Yaru Chen

Postgraduate Research Student

yaru.chen@surrey.ac.uk

Academic and research departments

About

My research project

Multi-scale tracking of fish groups with uncertainty modelling and intent prediction

Tracking the trajectory of fish movement can facilitate the analysis and recognition of fish behaviour. This project aims to study novel methods for fish tracking and intent prediction for fish behaviour analysis, using the image and sounds collected by optical, acoustic, or other types of sensors. Multi-scale algorithms will be developed for the tracking of individual fish or fish groups, for the prediction of their intents. Uncertainty modelling and quantification will be incorporated to show the prediction confidence, considering the complexity of the fish living environment and the uncertainty of fish behaviour. Such algorithms will be evaluated in the context of feeding behaviour analysis using audio-visual data.

Supervisors

Wenwu Wang

Tao Chen

Publications

Yaru Chen, Ruohao Guo, Xubo Liu, Peipei Wu, Guangyao Li, Zhenbo Li, Wenwu Wang (2023)CM-PIE: Cross-modal perception for interactive-enhanced audio-visual video parsing, In: arXiv.org Cornell University Library, arXiv.org

DOI: 10.48550/arxiv.2310.07517

Audio-visual video parsing is the task of categorizing a video at the segment level with weak labels, and predicting them as audible or visible events. Recent methods for this task leverage the attention mechanism to capture the semantic correlations among the whole video across the audio-visual modalities. However, these approaches have overlooked the importance of individual segments within a video and the relationship among them, and tend to rely on a single modality when learning features. In this paper, we propose a novel interactive-enhanced cross-modal perception method~(CM-PIE), which can learn fine-grained features by applying a segment-based attention module. Furthermore, a cross-modal aggregation block is introduced to jointly optimize the semantic representation of audio and visual signals by enhancing inter-modal interactions. The experimental results show that our model offers improved parsing performance on the Look, Listen, and Parse dataset compared to other methods.

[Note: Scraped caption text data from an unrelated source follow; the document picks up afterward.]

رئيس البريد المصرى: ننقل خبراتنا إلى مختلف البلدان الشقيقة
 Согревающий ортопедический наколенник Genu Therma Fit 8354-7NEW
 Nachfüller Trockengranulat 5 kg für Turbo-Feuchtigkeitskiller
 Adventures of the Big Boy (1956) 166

Peipei Wu, Jinzheng Zhao, Yaru Chen, Davide Berghi, Yi Yuan, Chenfei Zhu, Yin Cao, Yang Liu, Philip J B Jackson, Mark David Plumbley, Wenwu Wang (2023)PLDISET: Probabilistic Localization and Detection of Independent Sound Events with Transformers

Sound Event Localization and Detection (SELD) is a task that involves detecting different types of sound events along with their temporal and spatial information, specifically, detecting the classes of events and estimating their corresponding direction of arrivals at each frame. In practice, real-world sound scenes might be complex as they may contain multiple overlapping events. For instance, in DCASE challenges task 3, each clip may involve simultaneous occurrences of up to five events. To handle multiple overlapping sound events, current methods prefer multiple output branches to estimate each event, which increases the size of the models. Therefore, current methods are often difficult to be deployed on the edge of sensor networks. In this paper, we propose a method called Probabilistic Localization and Detection of Independent Sound Events with Transformers (PLDISET), which estimates numerous events by using one output branch. The method has three stages. First, we introduce the track generation module to obtain various tracks from extracted features. Then, these tracks are fed into two transformers for sound event detection (SED) and localization, respectively. Finally, one output system, including a linear Gaussian system and regression network, is used to estimate each track. We give the evaluation resn results of our model on DCASE 2023 Task 3 development dataset.